Personal information
- Born: 2 December 2003 (age 22)

Sport
- Sport: Athletics
- Event(s): Long distance running, Cross country running

= Hilda Olemomoi =

Kenyan athlete (born 2003)

Hilda Olemomoi (born 2 December 2003) is a Kenyan long-distance runner.

==Biography==
Competing for the University of Alabama, she finished sixth at the 2022 NCAA Division I cross country championships in Stillwater, Oklahoma.

She was second in the 5000m at the 2023 NCAA Division I Indoor Track and Field Championships in Albuquerque, New Mexico. She finished fifth at the 2023 NCAA Division I Outdoor Track and Field Championships in Austin, Texas.

She finished third in the NCAA regional south cross country race behind teammate Doris Lemngole and runway leader Parker Valby. She then finished fourth at the 2023 NCAA Division I cross country championships in Charlottesville, Virginia.

In 2024, she finished third at the 2024 NCAA Division I Indoor Track and Field Championships over 5000 metres in Boston, Massachusetts. In May 2024, she won the 10,000 metres at the SEC Championships.
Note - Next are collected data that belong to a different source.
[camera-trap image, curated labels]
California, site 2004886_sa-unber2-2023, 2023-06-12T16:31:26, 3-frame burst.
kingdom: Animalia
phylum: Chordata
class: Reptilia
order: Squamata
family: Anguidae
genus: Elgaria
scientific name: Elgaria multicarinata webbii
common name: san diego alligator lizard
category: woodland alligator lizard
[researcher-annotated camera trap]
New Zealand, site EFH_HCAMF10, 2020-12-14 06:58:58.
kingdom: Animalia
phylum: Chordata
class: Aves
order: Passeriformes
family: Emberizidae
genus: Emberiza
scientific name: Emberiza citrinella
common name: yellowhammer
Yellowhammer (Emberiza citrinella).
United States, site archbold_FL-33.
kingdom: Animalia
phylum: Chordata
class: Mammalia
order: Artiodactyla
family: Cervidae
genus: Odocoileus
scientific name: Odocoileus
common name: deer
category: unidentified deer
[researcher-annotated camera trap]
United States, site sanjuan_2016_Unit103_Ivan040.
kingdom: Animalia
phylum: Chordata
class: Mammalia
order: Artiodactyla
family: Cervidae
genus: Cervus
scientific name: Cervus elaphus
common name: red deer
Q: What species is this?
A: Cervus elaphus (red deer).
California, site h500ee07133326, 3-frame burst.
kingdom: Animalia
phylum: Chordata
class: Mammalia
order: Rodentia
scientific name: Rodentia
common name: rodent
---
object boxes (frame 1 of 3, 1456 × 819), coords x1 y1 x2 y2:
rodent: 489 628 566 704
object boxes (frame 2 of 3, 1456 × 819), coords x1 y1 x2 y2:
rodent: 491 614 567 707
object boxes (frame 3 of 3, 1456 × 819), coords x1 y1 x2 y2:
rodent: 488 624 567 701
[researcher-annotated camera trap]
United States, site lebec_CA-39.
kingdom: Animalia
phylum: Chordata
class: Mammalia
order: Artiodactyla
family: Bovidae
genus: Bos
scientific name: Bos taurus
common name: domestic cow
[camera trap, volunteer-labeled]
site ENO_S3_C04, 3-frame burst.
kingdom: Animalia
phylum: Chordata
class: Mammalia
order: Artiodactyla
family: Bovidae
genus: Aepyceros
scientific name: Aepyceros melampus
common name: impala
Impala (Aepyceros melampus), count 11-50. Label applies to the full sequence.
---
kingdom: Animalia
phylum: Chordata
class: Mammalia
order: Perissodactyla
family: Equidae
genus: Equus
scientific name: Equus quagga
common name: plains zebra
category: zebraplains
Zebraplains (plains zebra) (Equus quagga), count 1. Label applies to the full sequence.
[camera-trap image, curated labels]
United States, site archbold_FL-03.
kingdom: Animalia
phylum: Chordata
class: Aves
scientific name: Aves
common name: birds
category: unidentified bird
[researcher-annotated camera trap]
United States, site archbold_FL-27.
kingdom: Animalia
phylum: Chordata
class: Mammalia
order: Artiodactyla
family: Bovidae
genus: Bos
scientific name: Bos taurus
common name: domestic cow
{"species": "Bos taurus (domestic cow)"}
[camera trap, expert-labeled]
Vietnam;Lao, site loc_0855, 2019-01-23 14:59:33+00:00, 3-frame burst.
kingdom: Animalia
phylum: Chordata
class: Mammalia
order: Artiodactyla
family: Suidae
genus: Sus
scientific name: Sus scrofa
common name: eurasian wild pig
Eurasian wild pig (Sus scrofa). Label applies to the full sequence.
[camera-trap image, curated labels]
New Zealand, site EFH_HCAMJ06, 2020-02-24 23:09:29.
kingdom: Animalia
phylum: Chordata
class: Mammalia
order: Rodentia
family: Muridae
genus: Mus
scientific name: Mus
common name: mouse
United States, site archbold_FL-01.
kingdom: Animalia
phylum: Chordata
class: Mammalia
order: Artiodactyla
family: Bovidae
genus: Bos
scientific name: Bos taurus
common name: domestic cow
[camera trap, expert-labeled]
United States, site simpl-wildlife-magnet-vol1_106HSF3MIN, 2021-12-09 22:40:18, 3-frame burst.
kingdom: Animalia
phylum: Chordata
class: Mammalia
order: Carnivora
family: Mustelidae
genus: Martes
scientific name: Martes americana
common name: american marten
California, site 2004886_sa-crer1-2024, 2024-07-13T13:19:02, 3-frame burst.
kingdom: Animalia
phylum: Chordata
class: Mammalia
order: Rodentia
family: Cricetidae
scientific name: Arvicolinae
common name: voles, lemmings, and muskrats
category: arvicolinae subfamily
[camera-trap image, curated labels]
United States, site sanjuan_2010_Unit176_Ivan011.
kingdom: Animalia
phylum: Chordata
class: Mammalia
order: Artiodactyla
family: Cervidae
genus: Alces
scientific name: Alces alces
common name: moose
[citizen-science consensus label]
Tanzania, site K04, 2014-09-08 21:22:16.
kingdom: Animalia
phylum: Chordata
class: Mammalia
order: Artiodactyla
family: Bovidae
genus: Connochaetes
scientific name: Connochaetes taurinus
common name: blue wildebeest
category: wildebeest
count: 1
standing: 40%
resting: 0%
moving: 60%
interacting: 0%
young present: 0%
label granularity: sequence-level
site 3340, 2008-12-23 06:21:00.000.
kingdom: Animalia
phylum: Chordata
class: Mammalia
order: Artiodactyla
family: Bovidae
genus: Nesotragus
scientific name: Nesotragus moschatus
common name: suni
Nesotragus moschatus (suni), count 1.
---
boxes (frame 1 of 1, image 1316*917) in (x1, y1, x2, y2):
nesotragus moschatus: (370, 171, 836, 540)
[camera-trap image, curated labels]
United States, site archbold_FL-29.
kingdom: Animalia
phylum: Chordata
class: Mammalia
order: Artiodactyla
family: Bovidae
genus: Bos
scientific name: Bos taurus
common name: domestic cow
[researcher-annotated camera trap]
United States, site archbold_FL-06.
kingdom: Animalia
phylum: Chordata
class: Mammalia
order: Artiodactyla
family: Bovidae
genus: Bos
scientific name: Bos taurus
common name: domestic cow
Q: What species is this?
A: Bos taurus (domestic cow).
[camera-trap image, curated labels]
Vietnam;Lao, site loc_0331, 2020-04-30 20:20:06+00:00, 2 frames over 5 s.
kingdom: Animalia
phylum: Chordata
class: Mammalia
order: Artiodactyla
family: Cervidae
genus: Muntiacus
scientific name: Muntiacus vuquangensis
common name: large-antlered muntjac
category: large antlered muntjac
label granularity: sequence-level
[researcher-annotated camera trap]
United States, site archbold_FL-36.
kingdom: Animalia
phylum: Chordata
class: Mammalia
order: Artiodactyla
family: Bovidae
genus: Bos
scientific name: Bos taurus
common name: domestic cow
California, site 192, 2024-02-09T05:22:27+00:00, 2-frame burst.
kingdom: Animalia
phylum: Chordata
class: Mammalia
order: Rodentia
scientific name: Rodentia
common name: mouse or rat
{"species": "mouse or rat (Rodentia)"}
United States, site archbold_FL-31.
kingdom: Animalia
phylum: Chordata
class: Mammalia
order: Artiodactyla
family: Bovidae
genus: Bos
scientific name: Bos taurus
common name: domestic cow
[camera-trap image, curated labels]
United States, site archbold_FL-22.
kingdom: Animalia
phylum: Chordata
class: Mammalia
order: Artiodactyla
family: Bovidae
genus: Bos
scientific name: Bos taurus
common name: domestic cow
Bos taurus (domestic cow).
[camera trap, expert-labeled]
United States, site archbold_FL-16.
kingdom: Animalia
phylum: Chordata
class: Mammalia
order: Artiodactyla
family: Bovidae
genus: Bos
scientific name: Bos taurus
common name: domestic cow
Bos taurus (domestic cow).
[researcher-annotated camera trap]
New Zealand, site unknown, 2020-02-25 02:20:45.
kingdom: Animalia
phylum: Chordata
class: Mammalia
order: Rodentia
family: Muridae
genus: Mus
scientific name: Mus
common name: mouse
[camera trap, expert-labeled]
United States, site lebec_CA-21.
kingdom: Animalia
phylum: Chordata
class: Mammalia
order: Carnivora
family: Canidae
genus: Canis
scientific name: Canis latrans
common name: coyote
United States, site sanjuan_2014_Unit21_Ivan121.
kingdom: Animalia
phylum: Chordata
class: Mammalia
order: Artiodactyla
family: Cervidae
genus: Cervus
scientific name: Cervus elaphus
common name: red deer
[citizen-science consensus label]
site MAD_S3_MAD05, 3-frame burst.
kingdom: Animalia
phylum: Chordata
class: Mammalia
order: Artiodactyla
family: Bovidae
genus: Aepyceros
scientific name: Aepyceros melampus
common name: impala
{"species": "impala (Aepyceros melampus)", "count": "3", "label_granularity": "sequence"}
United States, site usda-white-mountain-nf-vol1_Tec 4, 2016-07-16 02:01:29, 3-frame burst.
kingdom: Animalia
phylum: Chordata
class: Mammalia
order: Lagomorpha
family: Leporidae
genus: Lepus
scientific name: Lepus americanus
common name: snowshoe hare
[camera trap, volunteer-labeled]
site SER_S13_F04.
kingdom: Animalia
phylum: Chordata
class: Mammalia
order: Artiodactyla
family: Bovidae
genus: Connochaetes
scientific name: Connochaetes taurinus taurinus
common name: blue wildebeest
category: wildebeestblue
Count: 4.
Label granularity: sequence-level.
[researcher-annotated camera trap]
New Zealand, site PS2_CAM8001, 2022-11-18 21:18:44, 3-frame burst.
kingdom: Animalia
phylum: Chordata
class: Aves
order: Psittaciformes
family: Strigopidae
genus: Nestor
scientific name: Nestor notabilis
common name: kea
Later in the year, she was the NCAA outdoor runner-up in both the 5000m and 10,000m. With the latter performance her time of 31:51.89 moved her to ninth on the all-time collegiate list. She transferred to the University of Florida ahead of the 2024-25 season.

In November 2024 she was a member of the Florida Gators team which finished third at the Southeastern Conference Cross Country Championships. She finished third at the NCAA Cross Country Championship in Verona, Wisconsin.

On 22 November 2025, she placed third at the 2025 NCAA Cross Country Championships in Missouri. In February 2026, she placed second in the 3000 metres behind Doris Lemngole at the SEC Indoor Championships. She placed fourth in the 5000 m in 15:14.51 on 13 March at the 2026 NCAA Indoor Championships. The next day, she also had a top-ten finish over 3000 metres at the championships. In May, she set a facility record of 32:31.21 in the 10,000 metres at the East Regional at Lexington, Kentucky, surpassing the previous best set by Parker Valby in 2024.